Question 1: You had suggested in a past column that February 2018 stood the chance of being one of the best Februarys ever for gaming win. With the strong win, along with January’s strong win, does it mean gaming in the state has fully recovered from the recession?

It is a split answer: Las Vegas Strip, probably; rest of the state not yet. While things are improving the casino side of things still has a long way to go. For instance, the last time we saw a February with a billion-dollar win was in 2013 and prior to that 2007 and 2006. Of those four Februarys, 2013 came in the highest with a win of $1,073,256,000 followed by 2007 with a win $1,055,715,000, then 2006 with a win of $1,026,293,000. February 2018 came in fourth in the billion-dollar February club with $1,017,914,000.

But the real story is in the Las Vegas Strip vs. the rest of the state and how much the Strip earned from non-gaming activities. In February 2018 the Las Vegas Strip enjoyed a win of $603.5 million while the rest of the state contributed $414.4 million. In February 2013 the Las Vegas Strip enjoyed a win of $696.1 million and the rest of the state contributed $377.2 million. Contrast those numbers with February 2007 where the Las Vegas Strip enjoyed a win of $574.7 million and the rest of the state contributed $481 million.

Translation: Strip gaming revenue is doing OK in total and when one considers the gaming win has become a much smaller percentage of Strip resort earnings and there has been material growth in non-gaming revenue categories of Strip resorts, the Strip in total is doing just fine and might be considered fully recovered when considering all revenue sources.

But the rest of the state is a different story.
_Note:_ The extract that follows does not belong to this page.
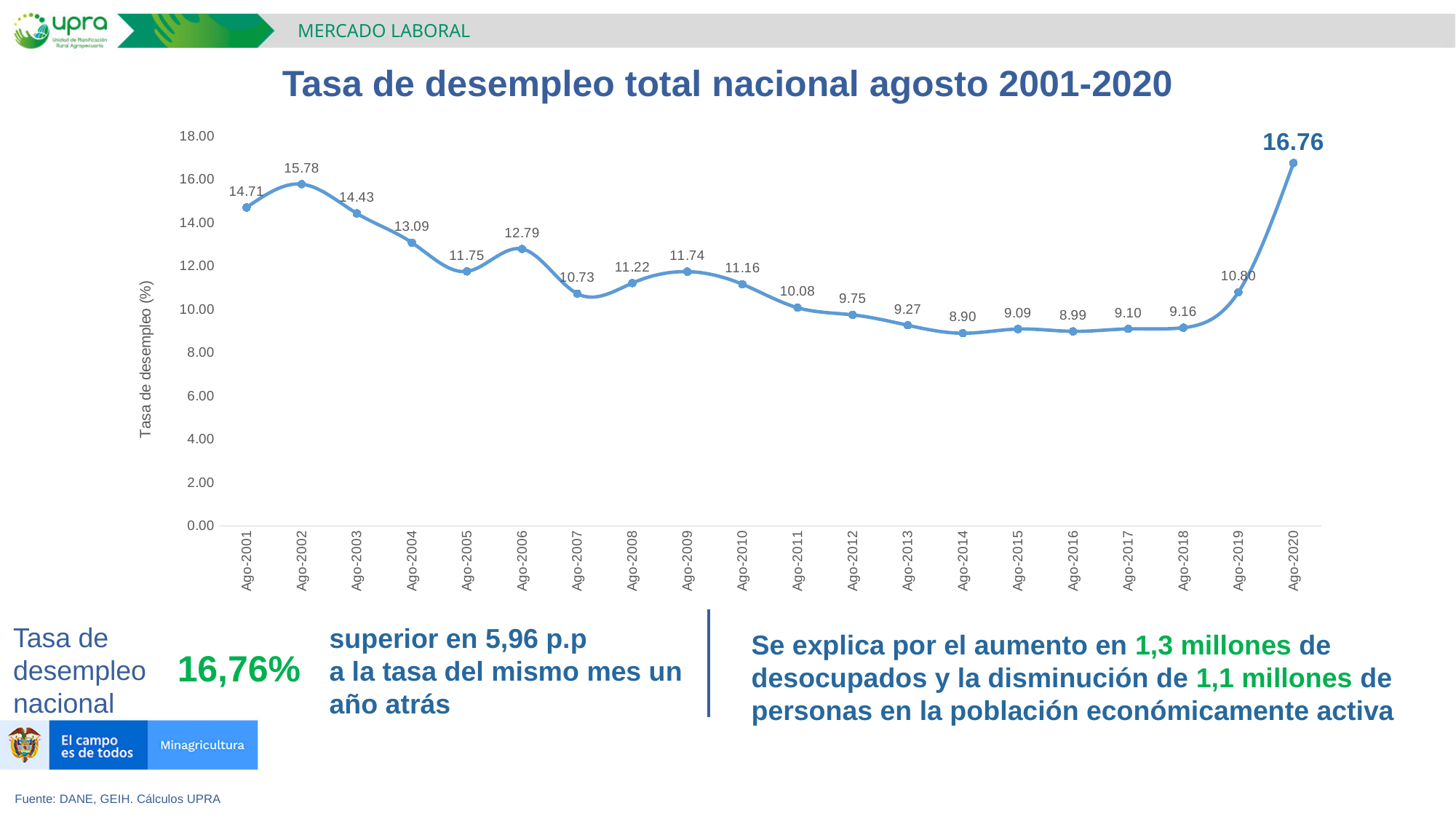
What is the value plotted for Ago-2014? 8.90 Do the values rise or fall from Ago-2002 to Ago-2005? Fall What is the unemployment rate for Ago-2001? 14.71 How many data points are plotted in the chart? 20 What is the difference between the values for Ago-2020 and Ago-2019? 5.96 Which year has the lowest unemployment rate in the chart? Ago-2014 What is the title of the chart? Tasa de desempleo total nacional agosto 2001-2020 What is the value plotted for Ago-2009? 11.74 Which year has the highest unemployment rate in the chart? Ago-2020 Which is larger, the value for Ago-2002 or the value for Ago-2003? Ago-2002 What type of chart is shown on the slide? Line chart What is the unemployment rate for Ago-2020? 16.76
In February 2007 non-Las Vegas Strip gaming revenues were $481 million and if adjusted for inflation the comparable amount for February 2018 would be about $577 million, which is way more than the $414.2 million actually generated in 2018. Strong but a long way yet to go to be considered recovered, especially since the rest of the state does not have the same non-gaming revenue drivers the Las Vegas Strip has.

Question 2: What do you think Richard Branson will do with the Hard Rock?
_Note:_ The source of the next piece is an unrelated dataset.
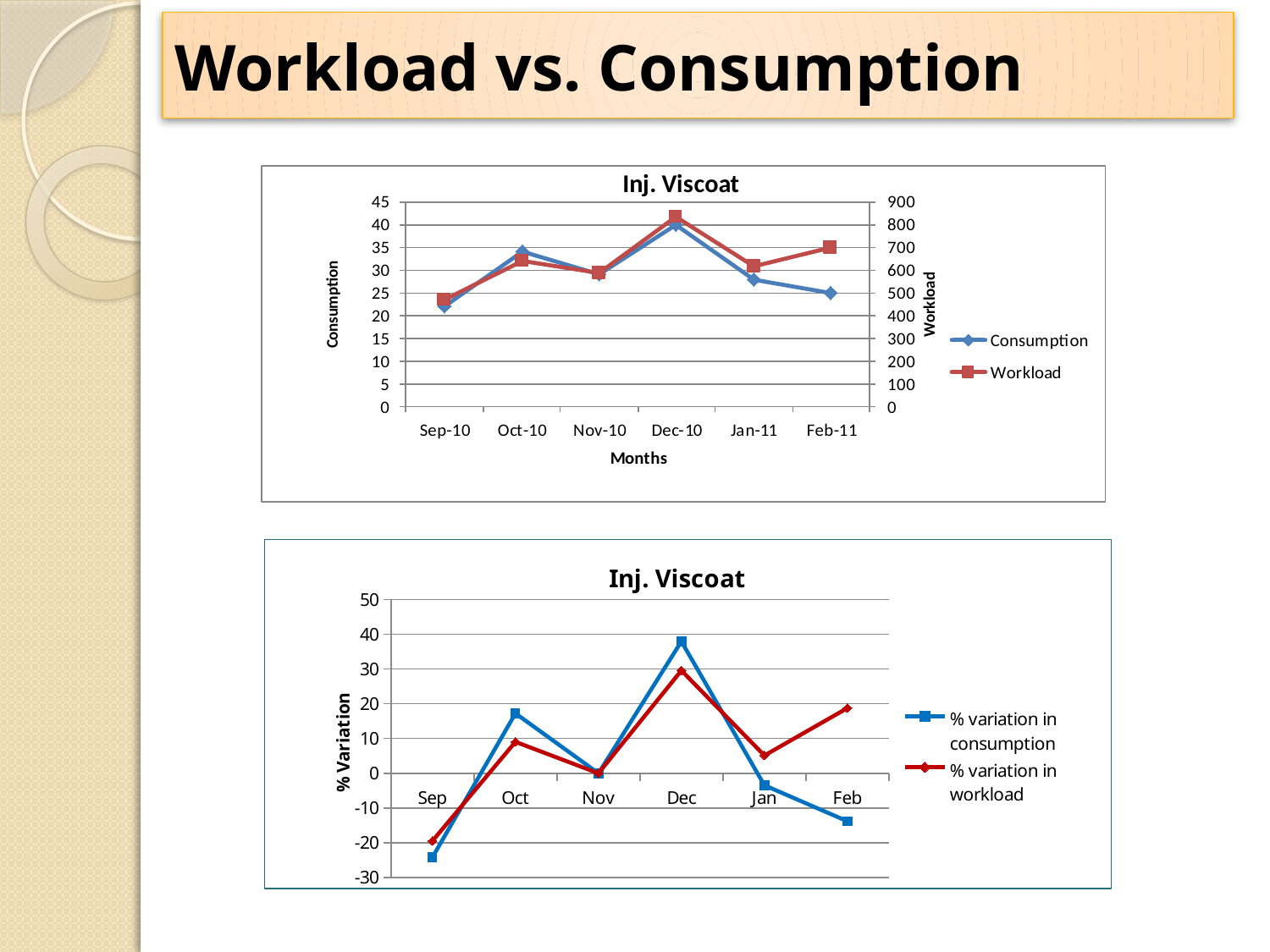
How many months are plotted on the x axis of the top chart? 6 In the top chart, does Consumption rise or fall from Dec-10 to Feb-11? fall In the top chart, which month has the lowest Workload? Sep-10 What kind of chart is the top chart on the slide? line chart In the top chart, is the Workload for Dec-10 greater or less than 800? greater How many series does the legend of the top chart list? 2 In the top chart, which month has the highest Consumption? Dec-10 In the bottom chart, is the % variation in consumption for Sep greater or less than -20? less In the top chart, which is larger: Consumption in Oct-10 or Consumption in Feb-11? Oct-10 In the bottom chart, which month has the highest % variation in consumption? Dec In the top chart, is the Consumption for Sep-10 greater or less than 25? less What is the label of the right-hand vertical axis of the top chart? Workload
Richard Branson’s Virgin brand has always been associated with quality, fun if not edgy, so I would expect the fun and wow factor of the remodeled property to be a “must” see and experience. If the buyers got all the land around the property as part of the deal, they will certainly have space to work with and fulfill most any vision.
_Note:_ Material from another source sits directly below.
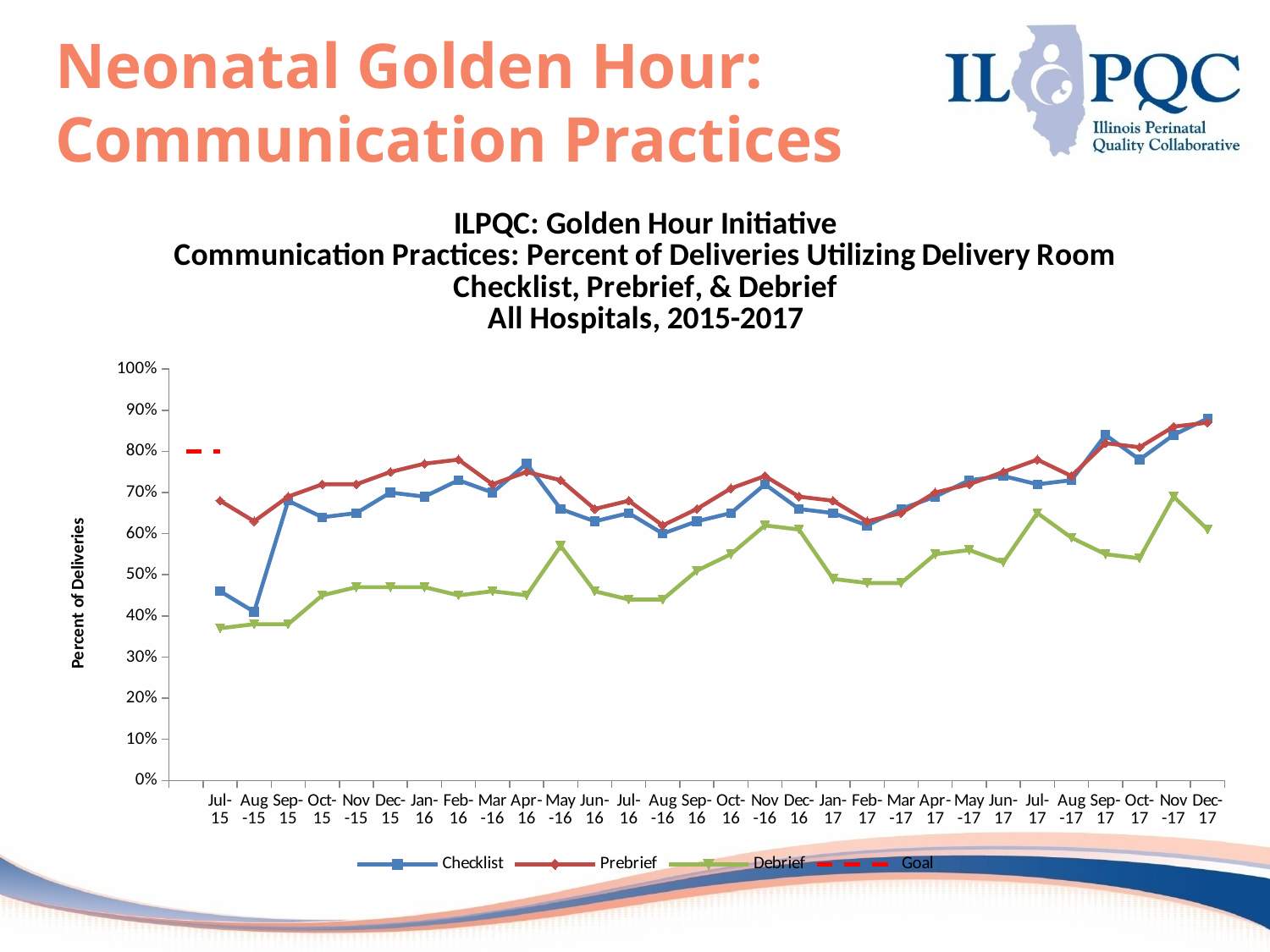
Is the Debrief value for Jul-15 greater or less than 40%? less How many series does the legend list? 4 Is the Prebrief value for Jul-15 greater or less than 60%? greater At what percentage is the Goal line drawn? 80% How many months are plotted along the x axis? 30 Is the Checklist value for Dec-17 greater or less than 80%? greater In Dec-17, which is larger, the Checklist value or the Debrief value? Checklist What kind of chart is shown on the slide? line chart Overall, does the Debrief series rise or fall from Jul-15 to Dec-17? rise In which month does the Debrief series reach its highest value? Nov-17 Which series has the lowest values across the whole period? Debrief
My concerns for the venture are location and separation of casino operations. The property is too far from the Strip for the walk-in or stagger-in traffic as is enjoyed by more popular center Strip properties. Separating casino operations from resort operations has shown to be ok as a work around till licensing, but long term it has rarely shown to be a success model as the interest of the respective operations are rarely in complete alignment. I do hope they will take a lesson from past successful off-Strip operations and add as many rooms as they can to create their own self-sustaining resort destination.

Question 3: With all the talk about crypto currencies in gaming resorts, do you think casinos should accept cyber currencies like Bitcoin?

Unless it is a privately held and operated property and the owner wants the risk, absolutely not. Cyber currencies such as Bitcoin are like baseball cards in that they only have value as long as someone is willing to buy them. And since there is usually no central authority to protect them, regulate them or assure value exchange, fundamentally you do not have the same protections as with traditional dollars.

Also, for currency reporting purposes, good luck verifying the source of crypto currencies. On the other hand, if the casino’s wanted to create their own cyber currency and use it in the same way as chips or TITO tickets with a fixed exchange basis, that would certainly make a lot of sense, particularly if the casinos allowed immediate purchase and redemption with the patron’s cash, or cyber wallets like Venmo or Paypal.

Loved the questions, please keep them coming.